• Exercise description:
Begin your copy at the line with "Поведение собаки, которую" in the records below and end it at the line with "Euthalia aconthea", restating each line word for word; omit the pictures.

• The input:

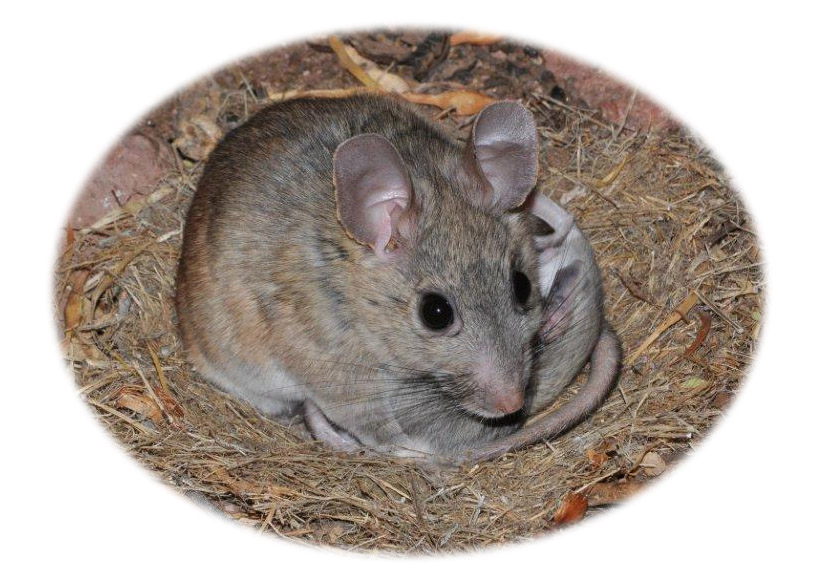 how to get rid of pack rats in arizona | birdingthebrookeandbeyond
---
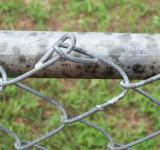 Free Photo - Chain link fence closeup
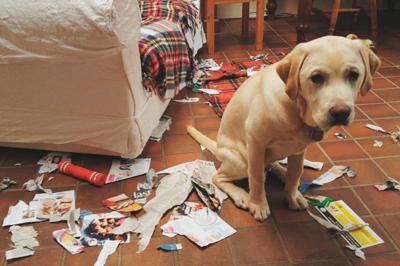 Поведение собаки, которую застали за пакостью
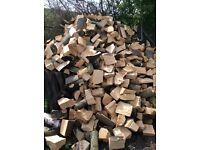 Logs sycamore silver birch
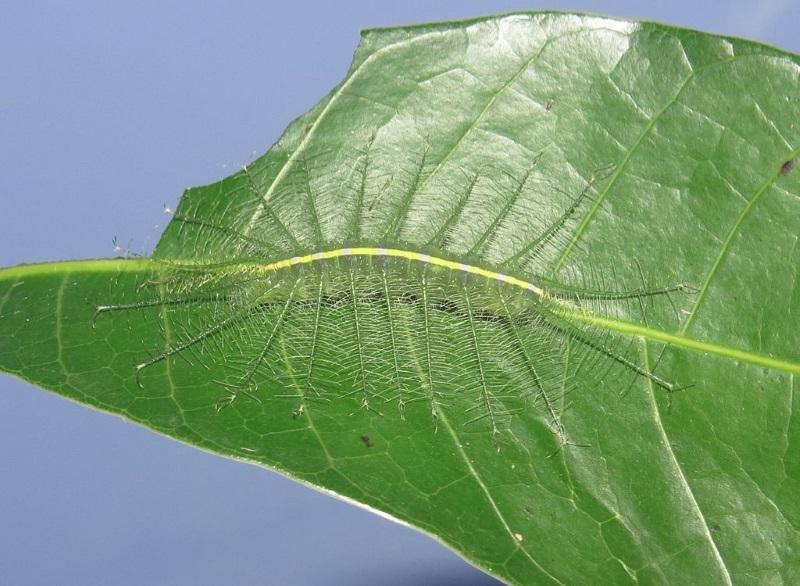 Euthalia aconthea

• Answer below:
 Поведение собаки, которую застали за пакостью
 Logs sycamore silver birch
 Euthalia aconthea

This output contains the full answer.